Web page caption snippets
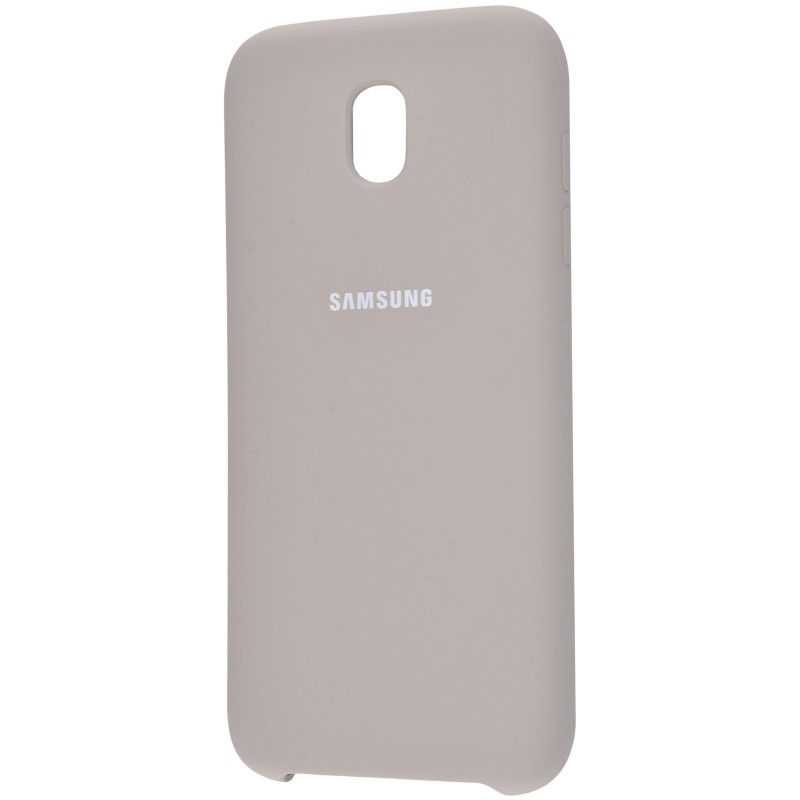 Silicone Cover Samsung Galaxy J7 2017 (J730F) Grey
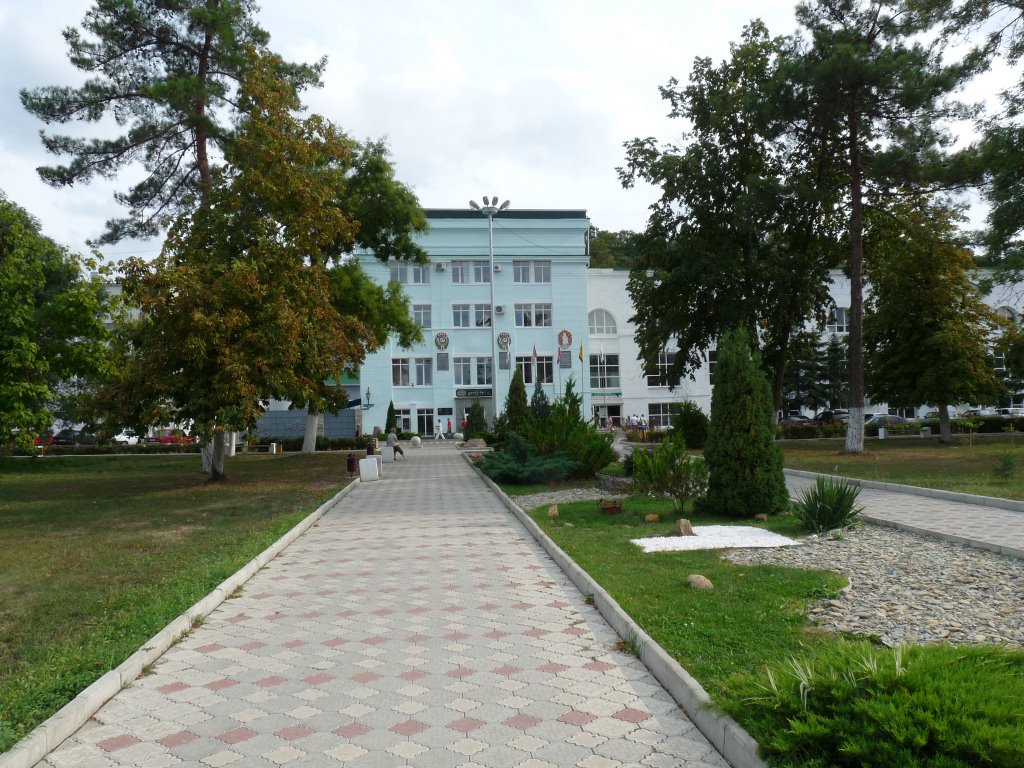 Главный вход на завод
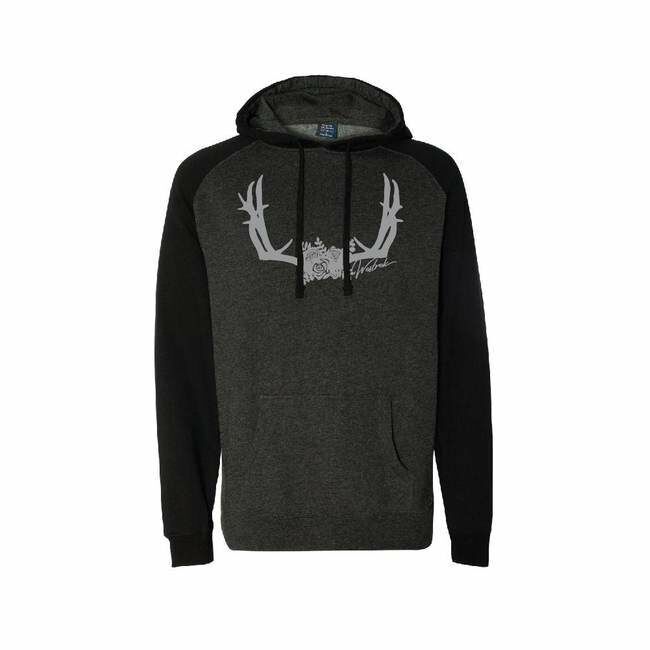 Westrek Hunting Women's Floral Antler Hoodie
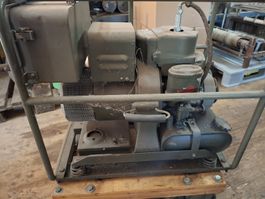 Generator Schweizer Armee Homelite Type 24D28-1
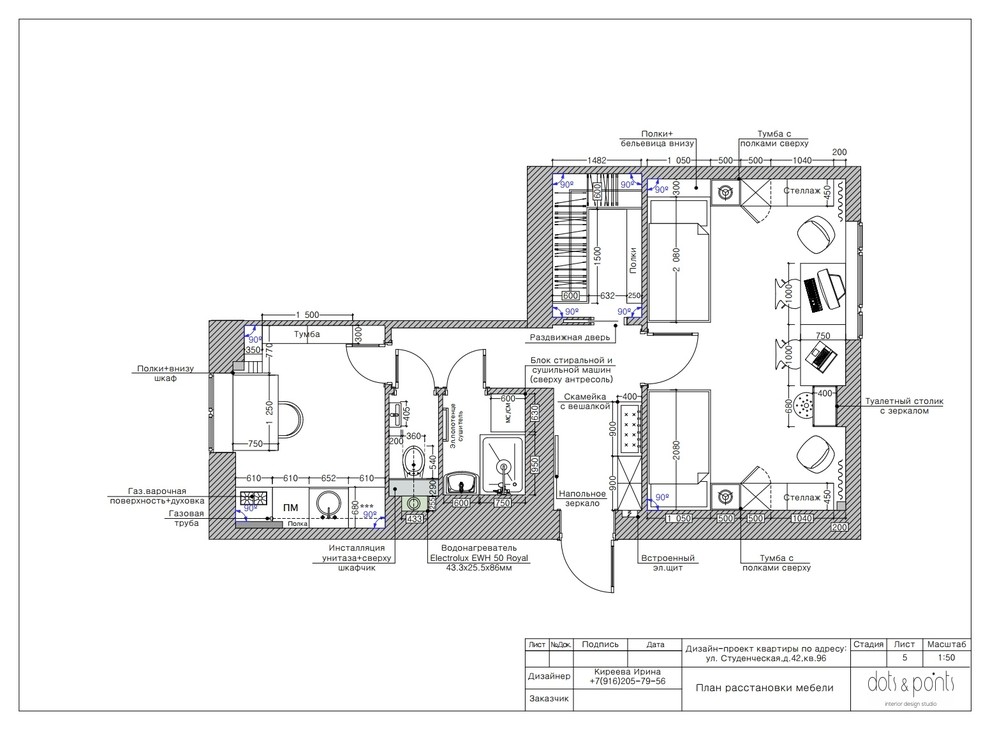 Пространство для девочек/ Girls’s space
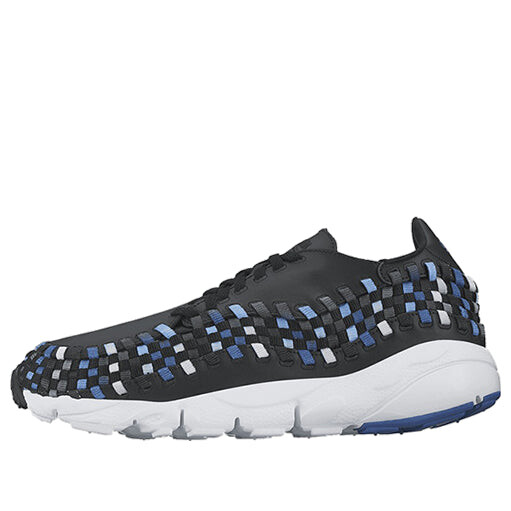 

Кроссовки air footscape плетеные nm Nike, черный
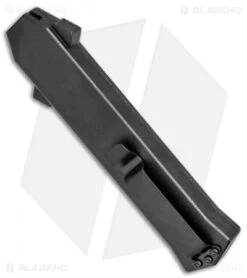 AKC F-16 D/A Bayonet OTF Automatic Knife Iguana (3.3" Satin) -Akc Sales Store AKC F 16 Iguana DA OTF Auto Bayo Satin Plain BP 25399 jr side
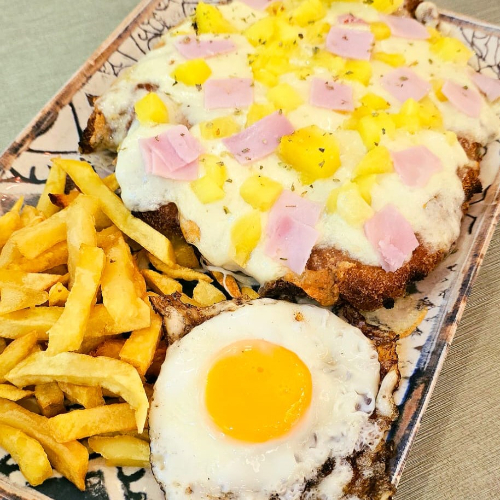 Milanesa La Caleña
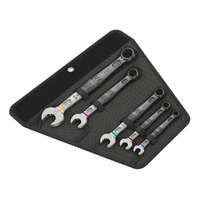 Photo of Set of 5 combination wrenches Wera 6003 Joker 5 Imperial Set 1, in a pouch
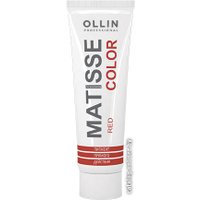 Крем-краска для волос Ollin Professional Matisse Color красный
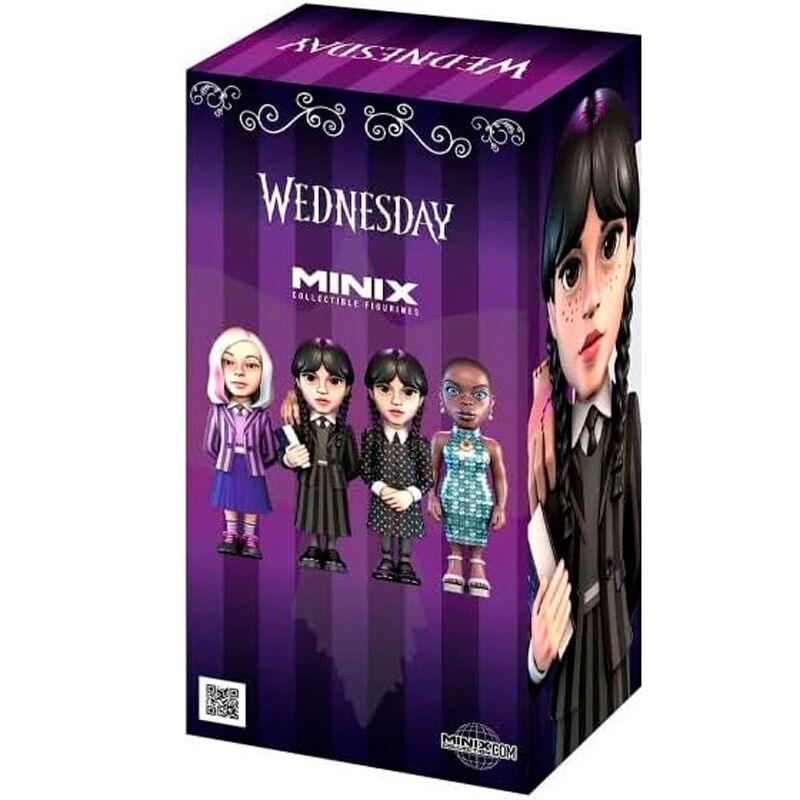 Wednesday MINIX Wednesday Addams with the Thing Figure - Minix - Ginga Toys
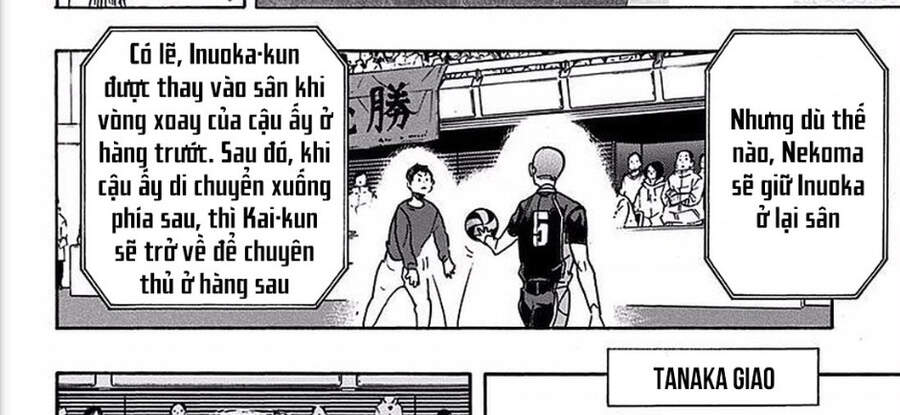 Haikyuu Tập 316 trang 34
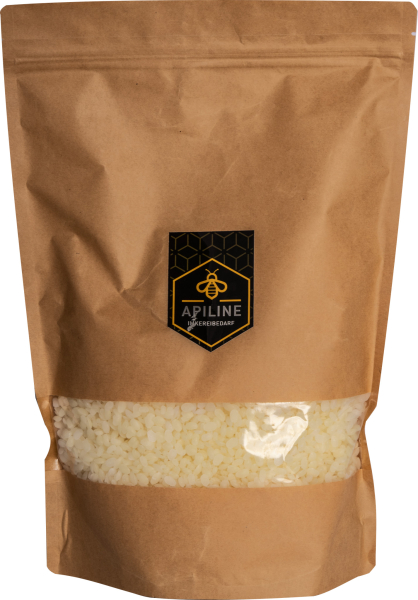 Bienenwachs rein 100 % Pastillen weiss 1 kg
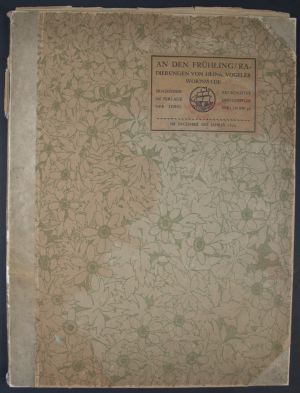 Los 3345 - Vogeler, Heinrich - An den Frühling - 3 - thumb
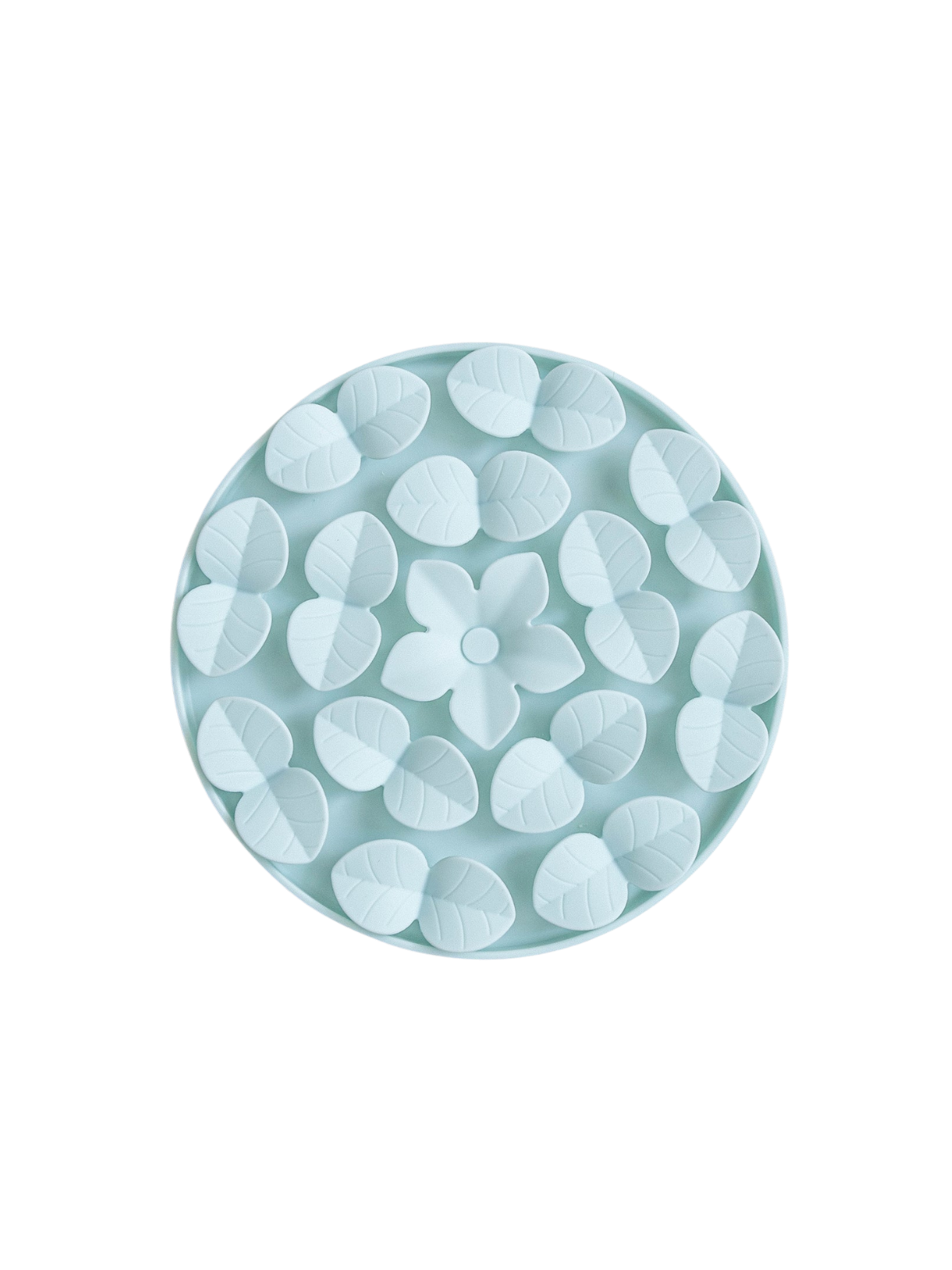 Circle Enrichment Snuffle Mat – Sky Blue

* **What you are asked to do**: Please rewrite every caption from the records above with "Satin" swapped for "Black" and nothing else changed. Leave the picture markers out of your answer.

* **Task solution**:
 Silicone Cover Samsung Galaxy J7 2017 (J730F) Grey
 Главный вход на завод
 Westrek Hunting Women's Floral Antler Hoodie
 Generator Schweizer Armee Homelite Type 24D28-1
 Пространство для девочек/ Girls’s space

Кроссовки air footscape плетеные nm Nike, черный
 AKC F-16 D/A Bayonet OTF Automatic Knife Iguana (3.3" Black) -Akc Sales Store AKC F 16 Iguana DA OTF Auto Bayo Black Plain BP 25399 jr side
 Milanesa La Caleña
 Photo of Set of 5 combination wrenches Wera 6003 Joker 5 Imperial Set 1, in a pouch
 Крем-краска для волос Ollin Professional Matisse Color красный
 Wednesday MINIX Wednesday Addams with the Thing Figure - Minix - Ginga Toys
 Haikyuu Tập 316 trang 34
 Bienenwachs rein 100 % Pastillen weiss 1 kg
 Los 3345 - Vogeler, Heinrich - An den Frühling - 3 - thumb
 Circle Enrichment Snuffle Mat – Sky Blue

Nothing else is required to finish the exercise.